- **Brief**
Write each line exactly as it stands, from the line containing "From these choices —" through the end of the data.

- **Working data**
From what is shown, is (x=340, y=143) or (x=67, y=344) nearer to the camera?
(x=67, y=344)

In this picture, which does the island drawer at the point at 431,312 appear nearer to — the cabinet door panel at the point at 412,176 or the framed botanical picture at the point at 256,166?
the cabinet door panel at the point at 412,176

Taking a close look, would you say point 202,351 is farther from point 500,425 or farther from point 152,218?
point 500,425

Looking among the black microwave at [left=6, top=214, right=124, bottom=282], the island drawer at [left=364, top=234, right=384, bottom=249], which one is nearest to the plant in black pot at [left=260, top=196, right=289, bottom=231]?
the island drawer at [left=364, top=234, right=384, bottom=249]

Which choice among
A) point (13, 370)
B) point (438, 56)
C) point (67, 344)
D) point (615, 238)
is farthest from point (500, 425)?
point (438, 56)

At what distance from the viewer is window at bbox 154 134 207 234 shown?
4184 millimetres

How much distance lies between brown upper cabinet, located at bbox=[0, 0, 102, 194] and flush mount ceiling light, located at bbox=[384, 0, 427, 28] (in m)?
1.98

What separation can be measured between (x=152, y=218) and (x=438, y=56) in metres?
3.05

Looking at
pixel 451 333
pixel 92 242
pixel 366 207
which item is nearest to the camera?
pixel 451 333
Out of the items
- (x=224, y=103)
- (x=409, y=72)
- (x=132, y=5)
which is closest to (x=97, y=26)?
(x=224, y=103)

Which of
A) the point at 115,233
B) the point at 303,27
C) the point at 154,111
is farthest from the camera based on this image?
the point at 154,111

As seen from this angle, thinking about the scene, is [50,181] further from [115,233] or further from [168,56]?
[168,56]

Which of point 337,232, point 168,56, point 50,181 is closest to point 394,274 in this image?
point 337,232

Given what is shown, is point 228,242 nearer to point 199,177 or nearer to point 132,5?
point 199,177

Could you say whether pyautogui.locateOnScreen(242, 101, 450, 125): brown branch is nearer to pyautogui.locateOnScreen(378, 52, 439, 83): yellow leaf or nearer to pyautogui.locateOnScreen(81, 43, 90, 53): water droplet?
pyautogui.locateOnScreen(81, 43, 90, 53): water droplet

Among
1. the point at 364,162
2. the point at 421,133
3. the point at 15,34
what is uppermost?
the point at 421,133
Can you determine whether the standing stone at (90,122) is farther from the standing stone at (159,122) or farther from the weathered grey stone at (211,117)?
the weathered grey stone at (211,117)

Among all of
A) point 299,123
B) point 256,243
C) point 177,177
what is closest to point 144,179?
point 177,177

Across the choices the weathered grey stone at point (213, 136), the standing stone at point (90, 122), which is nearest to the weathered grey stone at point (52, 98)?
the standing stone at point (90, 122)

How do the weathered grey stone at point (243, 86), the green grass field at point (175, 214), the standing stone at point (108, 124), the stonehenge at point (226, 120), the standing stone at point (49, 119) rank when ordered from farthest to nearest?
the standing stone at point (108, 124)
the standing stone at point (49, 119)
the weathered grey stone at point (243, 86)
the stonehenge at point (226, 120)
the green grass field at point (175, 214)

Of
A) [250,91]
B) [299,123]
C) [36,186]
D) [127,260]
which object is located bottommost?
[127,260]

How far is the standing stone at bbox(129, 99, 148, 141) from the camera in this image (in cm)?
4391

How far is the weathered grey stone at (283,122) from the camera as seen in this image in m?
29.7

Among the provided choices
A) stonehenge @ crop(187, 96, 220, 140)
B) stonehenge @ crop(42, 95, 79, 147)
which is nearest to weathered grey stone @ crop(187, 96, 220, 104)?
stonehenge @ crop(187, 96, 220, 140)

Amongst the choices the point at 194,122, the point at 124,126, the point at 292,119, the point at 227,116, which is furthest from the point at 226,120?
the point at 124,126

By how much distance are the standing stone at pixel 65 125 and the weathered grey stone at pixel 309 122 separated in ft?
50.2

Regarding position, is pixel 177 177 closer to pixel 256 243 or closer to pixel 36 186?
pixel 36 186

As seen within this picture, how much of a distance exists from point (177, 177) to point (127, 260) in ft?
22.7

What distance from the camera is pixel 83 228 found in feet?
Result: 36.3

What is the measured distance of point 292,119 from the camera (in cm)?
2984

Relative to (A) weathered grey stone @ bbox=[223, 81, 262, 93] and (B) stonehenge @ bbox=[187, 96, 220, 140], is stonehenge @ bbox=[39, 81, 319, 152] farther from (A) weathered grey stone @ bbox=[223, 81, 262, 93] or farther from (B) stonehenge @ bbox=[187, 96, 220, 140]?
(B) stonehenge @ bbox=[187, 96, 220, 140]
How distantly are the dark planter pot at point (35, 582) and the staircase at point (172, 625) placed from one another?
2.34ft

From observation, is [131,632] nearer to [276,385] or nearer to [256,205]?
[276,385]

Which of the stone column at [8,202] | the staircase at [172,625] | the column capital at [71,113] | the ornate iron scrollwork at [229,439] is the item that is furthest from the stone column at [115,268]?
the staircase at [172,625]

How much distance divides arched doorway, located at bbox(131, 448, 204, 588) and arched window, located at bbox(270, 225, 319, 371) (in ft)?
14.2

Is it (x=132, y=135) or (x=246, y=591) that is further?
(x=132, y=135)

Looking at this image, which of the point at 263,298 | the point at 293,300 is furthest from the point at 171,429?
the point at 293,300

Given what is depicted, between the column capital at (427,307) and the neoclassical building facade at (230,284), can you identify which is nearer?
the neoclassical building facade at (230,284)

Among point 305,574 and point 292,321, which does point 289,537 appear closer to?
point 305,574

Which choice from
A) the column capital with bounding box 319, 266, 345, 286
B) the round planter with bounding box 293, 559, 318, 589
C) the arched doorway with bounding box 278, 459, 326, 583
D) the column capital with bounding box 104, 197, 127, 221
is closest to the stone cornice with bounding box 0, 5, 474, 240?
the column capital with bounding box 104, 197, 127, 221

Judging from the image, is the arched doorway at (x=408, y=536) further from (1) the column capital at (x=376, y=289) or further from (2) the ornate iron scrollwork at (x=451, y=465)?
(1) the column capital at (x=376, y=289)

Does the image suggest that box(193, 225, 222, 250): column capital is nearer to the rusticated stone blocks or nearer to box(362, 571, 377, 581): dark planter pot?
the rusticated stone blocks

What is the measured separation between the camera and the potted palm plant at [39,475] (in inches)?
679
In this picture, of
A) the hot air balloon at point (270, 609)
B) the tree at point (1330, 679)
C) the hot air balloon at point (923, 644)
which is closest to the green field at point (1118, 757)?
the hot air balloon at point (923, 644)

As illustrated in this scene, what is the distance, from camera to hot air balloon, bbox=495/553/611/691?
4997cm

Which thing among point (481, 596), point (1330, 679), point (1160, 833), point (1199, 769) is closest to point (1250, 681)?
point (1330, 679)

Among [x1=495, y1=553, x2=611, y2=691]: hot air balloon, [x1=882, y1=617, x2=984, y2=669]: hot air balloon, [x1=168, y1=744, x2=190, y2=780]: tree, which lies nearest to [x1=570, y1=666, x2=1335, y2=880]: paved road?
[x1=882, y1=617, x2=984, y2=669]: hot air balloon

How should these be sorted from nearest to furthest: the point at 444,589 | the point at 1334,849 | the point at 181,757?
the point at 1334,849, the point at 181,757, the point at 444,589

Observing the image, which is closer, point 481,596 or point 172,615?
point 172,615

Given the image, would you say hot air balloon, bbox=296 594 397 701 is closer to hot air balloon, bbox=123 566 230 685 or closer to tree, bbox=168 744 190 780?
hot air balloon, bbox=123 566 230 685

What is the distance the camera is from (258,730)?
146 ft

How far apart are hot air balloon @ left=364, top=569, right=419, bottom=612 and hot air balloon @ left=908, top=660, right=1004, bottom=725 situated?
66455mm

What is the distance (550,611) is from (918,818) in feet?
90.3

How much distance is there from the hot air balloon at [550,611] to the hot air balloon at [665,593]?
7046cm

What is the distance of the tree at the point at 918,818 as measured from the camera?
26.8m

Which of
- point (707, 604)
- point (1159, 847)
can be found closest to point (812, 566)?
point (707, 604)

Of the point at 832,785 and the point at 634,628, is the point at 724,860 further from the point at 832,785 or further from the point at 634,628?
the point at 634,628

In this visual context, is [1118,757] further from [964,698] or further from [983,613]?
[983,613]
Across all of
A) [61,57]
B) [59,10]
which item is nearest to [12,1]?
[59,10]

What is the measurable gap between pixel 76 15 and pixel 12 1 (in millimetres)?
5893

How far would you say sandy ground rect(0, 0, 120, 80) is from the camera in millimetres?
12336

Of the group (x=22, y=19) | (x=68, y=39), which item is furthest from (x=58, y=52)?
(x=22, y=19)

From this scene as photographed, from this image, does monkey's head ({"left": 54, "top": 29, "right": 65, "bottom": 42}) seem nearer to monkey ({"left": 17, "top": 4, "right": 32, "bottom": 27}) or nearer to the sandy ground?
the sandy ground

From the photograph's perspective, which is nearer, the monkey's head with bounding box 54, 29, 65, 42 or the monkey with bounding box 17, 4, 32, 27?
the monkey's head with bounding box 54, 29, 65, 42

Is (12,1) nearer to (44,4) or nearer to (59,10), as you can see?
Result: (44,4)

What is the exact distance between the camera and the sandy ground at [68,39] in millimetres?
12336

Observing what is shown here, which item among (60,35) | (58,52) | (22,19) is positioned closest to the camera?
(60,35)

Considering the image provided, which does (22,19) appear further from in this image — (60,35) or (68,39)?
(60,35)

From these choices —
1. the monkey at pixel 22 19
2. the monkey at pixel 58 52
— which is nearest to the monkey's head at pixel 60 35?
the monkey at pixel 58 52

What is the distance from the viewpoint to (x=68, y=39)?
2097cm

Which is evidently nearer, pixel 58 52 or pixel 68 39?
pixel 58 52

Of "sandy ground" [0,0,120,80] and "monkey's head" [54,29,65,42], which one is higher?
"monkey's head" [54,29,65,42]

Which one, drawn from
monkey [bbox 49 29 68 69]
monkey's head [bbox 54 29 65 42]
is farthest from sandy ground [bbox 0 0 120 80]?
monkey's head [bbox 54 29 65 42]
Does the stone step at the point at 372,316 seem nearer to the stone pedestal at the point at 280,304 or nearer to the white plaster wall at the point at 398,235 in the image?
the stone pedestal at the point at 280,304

- **The result**
From these choices —
1. the monkey at pixel 22 19
2. the monkey at pixel 58 52
— which is nearest to the monkey's head at pixel 60 35?
the monkey at pixel 58 52

What is the distance from the viewpoint to (x=68, y=39)?
2097cm

Which is evidently nearer, pixel 58 52 or pixel 68 39?
pixel 58 52

Of "sandy ground" [0,0,120,80] and "monkey's head" [54,29,65,42], which one is higher?
"monkey's head" [54,29,65,42]

Which one, drawn from
monkey [bbox 49 29 68 69]
monkey's head [bbox 54 29 65 42]
is farthest from sandy ground [bbox 0 0 120 80]?
monkey's head [bbox 54 29 65 42]
Does the stone step at the point at 372,316 seem nearer to the stone pedestal at the point at 280,304 or nearer to the white plaster wall at the point at 398,235 in the image?
the stone pedestal at the point at 280,304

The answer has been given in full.